*PROBLEMS TO WORK ON*.
[1] In the interview excerpt, rewrite the stretch from "Barry: It's two" through "puppet show, too?", swapping "New York" for "Los Angeles" wherever it occurs.
[2] Name every person who speaks a line in the interview excerpt.
[3] Answer from the interview excerpt:
(a) What did Barry receive for his ninth birthday?
(b) According to Barry, when was "Massachusetts" written?
(c) What does Maurice say the song's lyrical idea was based on?

Barry: It's a Hawaiian tuning, and now there are festivals in Hawaii where they play the same way I do. I got a guitar for my ninth birthday, and the guy who lived across the road from us had just come back from Hawaii, so he taught me that tuning. “That'll get you started,” he said, and I never changed from that tuning!
Maurice: A nice mixture also comes from my conventional tuning when I play acoustic guitar against Barry's tuning, because his open D and mine are different.
Barry: It's two entirely different tunings.

Tell me about the composing of  “Massachusetts.” Why did you pick that state? Did you just like the sound of the word?
Robin: [Giggling] Yes!
Maurice: And the lyrical idea was based on what we felt was the Flower Power thing going on in those days in San Francisco.
Barry: That was written during our first visit to New York. We actually had a party at the New York Hyatt, and only a few people turned up. Incidentally, I still can't look at Spinal Tap because it's so close to things we went through at the time.

Were you once second-billed to a puppet show, too?

*SOURCE MATERIAL*.
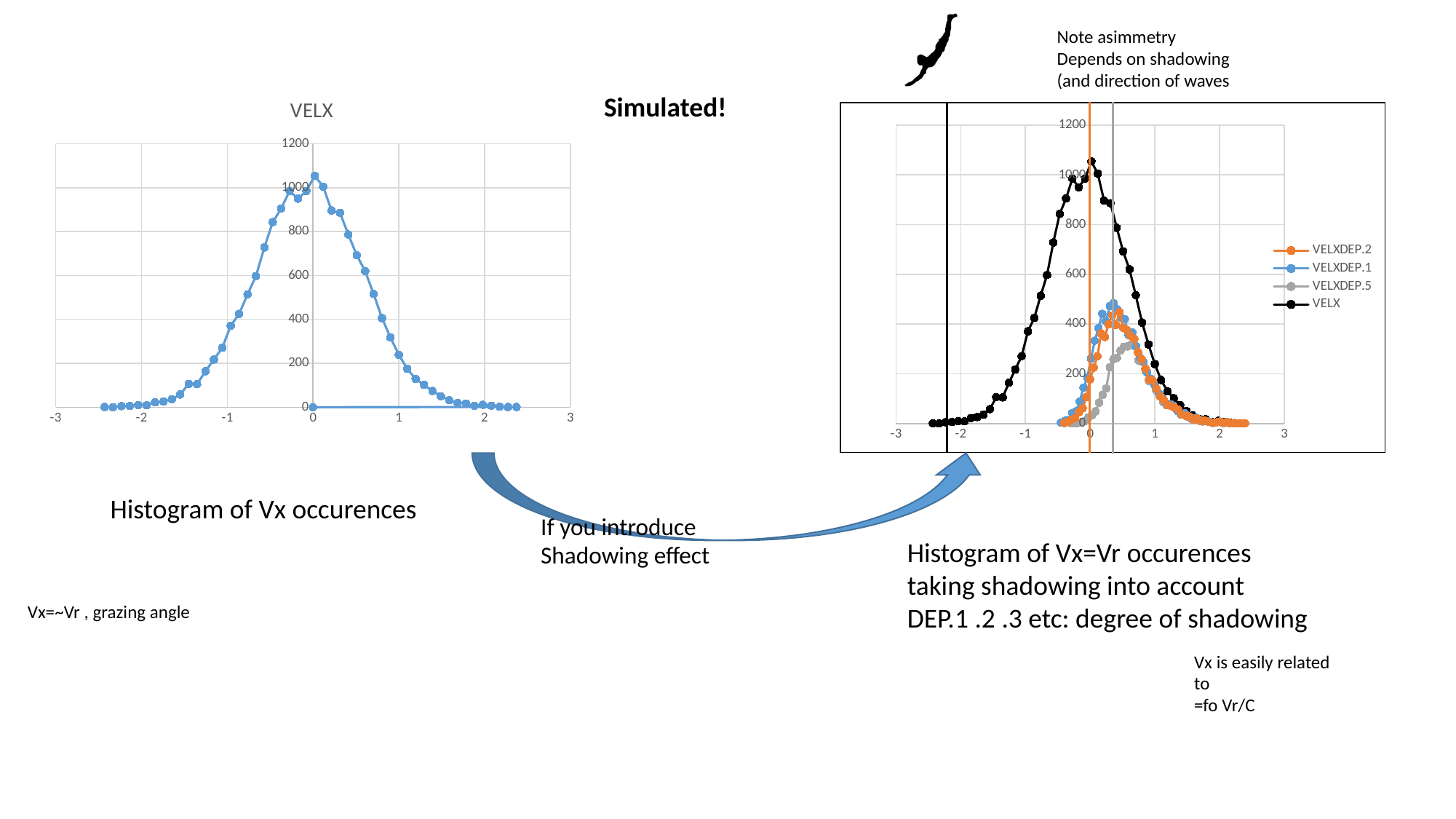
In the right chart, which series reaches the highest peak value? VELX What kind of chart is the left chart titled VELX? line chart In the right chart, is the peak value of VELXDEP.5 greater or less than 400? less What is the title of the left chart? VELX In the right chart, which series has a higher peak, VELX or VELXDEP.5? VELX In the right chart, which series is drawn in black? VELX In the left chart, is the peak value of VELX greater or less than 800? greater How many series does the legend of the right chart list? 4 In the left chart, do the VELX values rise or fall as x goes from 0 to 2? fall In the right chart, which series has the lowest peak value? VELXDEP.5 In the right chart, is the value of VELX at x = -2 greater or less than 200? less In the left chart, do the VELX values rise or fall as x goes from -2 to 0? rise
* * *
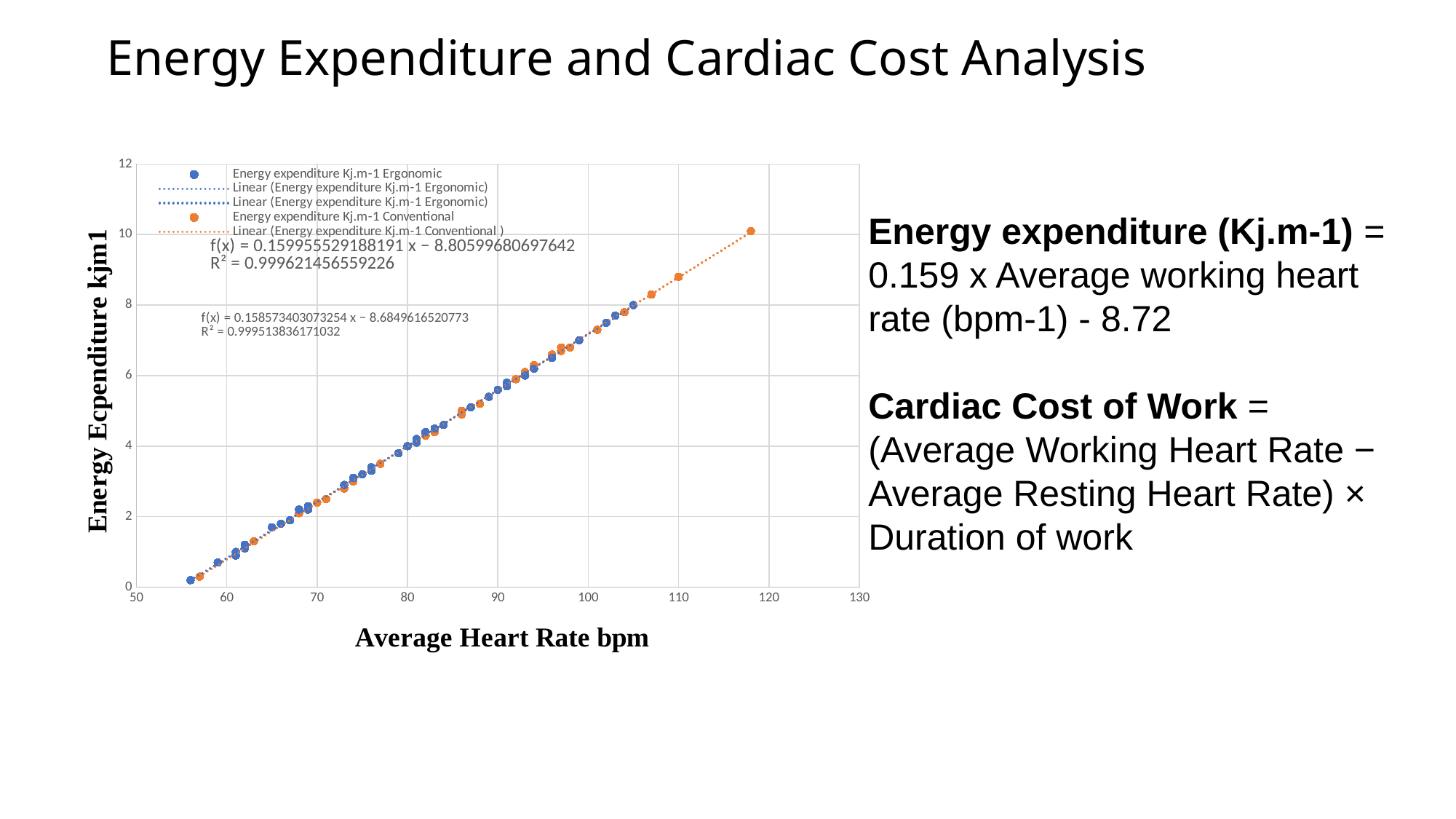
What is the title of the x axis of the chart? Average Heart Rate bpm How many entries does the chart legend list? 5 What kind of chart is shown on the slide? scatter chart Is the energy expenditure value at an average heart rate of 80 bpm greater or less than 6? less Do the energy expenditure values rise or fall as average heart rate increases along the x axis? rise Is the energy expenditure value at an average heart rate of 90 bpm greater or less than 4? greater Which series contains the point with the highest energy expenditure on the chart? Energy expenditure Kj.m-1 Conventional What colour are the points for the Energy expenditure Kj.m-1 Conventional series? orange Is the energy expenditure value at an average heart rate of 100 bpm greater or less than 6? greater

*EXPECTED OUTPUTS*.
[1]
Barry: It's two entirely different tunings.

Tell me about the composing of  “Massachusetts.” Why did you pick that state? Did you just like the sound of the word?
Robin: [Giggling] Yes!
Maurice: And the lyrical idea was based on what we felt was the Flower Power thing going on in those days in San Francisco.
Barry: That was written during our first visit to Los Angeles. We actually had a party at the Los Angeles Hyatt, and only a few people turned up. Incidentally, I still can't look at Spinal Tap because it's so close to things we went through at the time.

Were you once second-billed to a puppet show, too?

[2] Barry, Maurice, Robin

[3]
(a) A guitar.
(b) During their first visit to New York.
(c) The Flower Power thing going on in San Francisco in those days.